I was 10 years of age at the outbreak of the Revolution and, despite the feebleness of my comprehension of the more intimate details of those movements, I watched on TV, with great befuddlement, the obsessive utterance in the streets of some particular word. It was shouted loudly against various figureheads standing behind the microphones and filling the balconies (I later learned that those prominent figures were connected to the venerable public buildings they “occupied”, entering them somehow from… inside, in a weird political logic that defies Euclidian geometry). And that word was “Out”. I worriedly asked myself how it came to be that a regime that had at least established some sort of functional order – the inconsistence of which had not yet fully reached me, because I’d only superficially experienced it with my family in the long lines at the penury grocery stores – was being discarded violently for something that didn’t seem to leave any room for social rest. At that time, I’d become a little “socialist conservative”. Only later I understood that the “street” and the “balcony” were steeply at loggerheads, being irreconcilably severed by a lot of invisible barricades.

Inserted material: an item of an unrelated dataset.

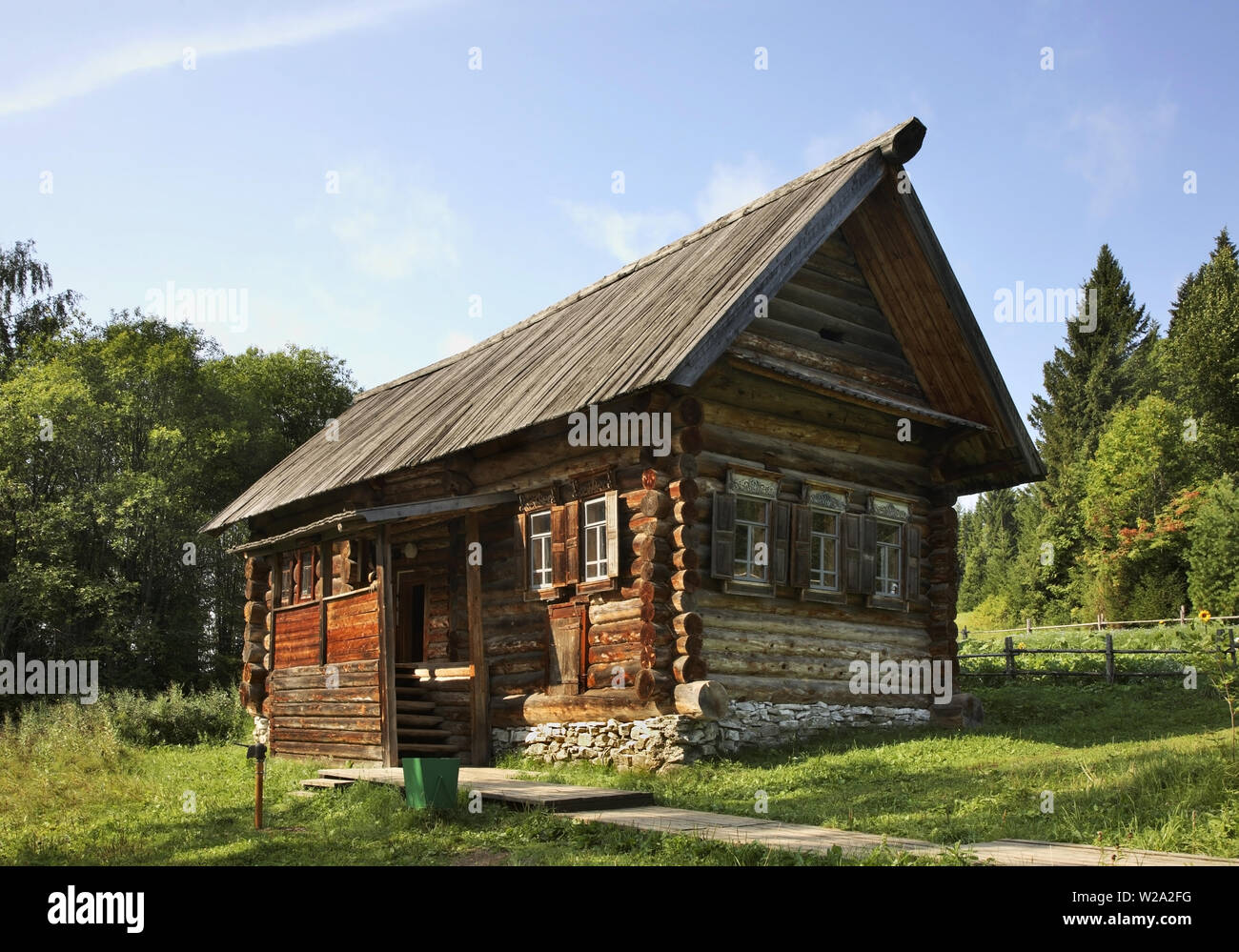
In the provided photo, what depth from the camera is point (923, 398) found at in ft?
59.6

Sequel of the controlled mediatisation of the Revolution, Romanian mainstream media find itself captured by the “apostates”. It carefully sifted through topics of public interest, with a bias towards a leftwing, “statist” ideology. Some of those who’d found refuge in literature and unaffiliated press braced themselves and aligned with the political right. Post-December Romania didn’t managed to forge a modern leftwing political class as the rudimentary political left had taken charge. Mental inertia and a (wickedly cultivated) lack of understanding about the real roots of the past socio-economic evils transformed the largest portion of the “active” Romanian electorship in a pro-socialist fiefdom. Nevertheless, this allowed for still very scarce bouts of relevance for the centre-rightwing intelligentsia, the moral descendent of the “streets of December 1989”. That happened in moments when exasperation overtook resignation in the part of the population that was, at the very least, allergic to hypocrisy, whether not fully alert to the (lack of) logic of political verbiage. The remaining problem is the un-exigent education for the political “demand”, and not just for the political “supply".

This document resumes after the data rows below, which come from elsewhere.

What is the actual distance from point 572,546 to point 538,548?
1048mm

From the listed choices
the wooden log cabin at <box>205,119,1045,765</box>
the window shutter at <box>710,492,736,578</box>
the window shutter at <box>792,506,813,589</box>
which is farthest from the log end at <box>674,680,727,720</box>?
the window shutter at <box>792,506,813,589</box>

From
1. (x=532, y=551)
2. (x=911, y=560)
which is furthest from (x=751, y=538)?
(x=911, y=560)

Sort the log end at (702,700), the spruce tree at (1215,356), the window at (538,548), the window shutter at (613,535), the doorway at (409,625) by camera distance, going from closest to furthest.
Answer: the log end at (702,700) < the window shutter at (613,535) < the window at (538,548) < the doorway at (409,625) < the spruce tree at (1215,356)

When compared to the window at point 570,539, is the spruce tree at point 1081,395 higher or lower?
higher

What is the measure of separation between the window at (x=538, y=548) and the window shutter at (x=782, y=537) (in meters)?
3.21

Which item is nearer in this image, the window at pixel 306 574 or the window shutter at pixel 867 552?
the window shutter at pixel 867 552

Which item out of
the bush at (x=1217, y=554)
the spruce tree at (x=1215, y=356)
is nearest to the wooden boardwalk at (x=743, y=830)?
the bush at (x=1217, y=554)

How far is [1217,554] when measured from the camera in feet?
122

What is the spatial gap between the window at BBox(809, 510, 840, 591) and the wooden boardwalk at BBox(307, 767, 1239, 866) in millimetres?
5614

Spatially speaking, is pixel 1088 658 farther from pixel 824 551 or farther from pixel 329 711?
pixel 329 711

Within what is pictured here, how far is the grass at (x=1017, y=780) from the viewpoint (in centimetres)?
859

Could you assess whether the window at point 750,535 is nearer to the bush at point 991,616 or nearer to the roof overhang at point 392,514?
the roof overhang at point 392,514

What enduring gains did the Romanian Revolution yield, beyond the empty promises and disappointments of these last 27 years? “December 1989” is seen as the Romanian episode of a larger wave of reinvention, part of a “1989” touted as the world’s very first “revolution of the ideological centre”. The unrestrained violence and terror performed by the French Revolution (1789) and its poor epigone, the Russian Revolution (1917), gave way to an exercise in the rehabilitation and restoration of the classical values that keep society together, in its authentic, perennial sense: the right to private property, the state of law, rightful reason and its associate, rightful faith. So that is the deep-seated moral of the etymology of the term “revolution”: a miscellany of systematic, principled overturning, returning and upholding. Present Romania has yet to fully assimilate its 1989 basic lesson, and memory cannot be a too helpful ally in the absence of the active, critical, and sincere thinking. In fact, no revolution should begin with others’ flesh and blood, but with our own mind-set.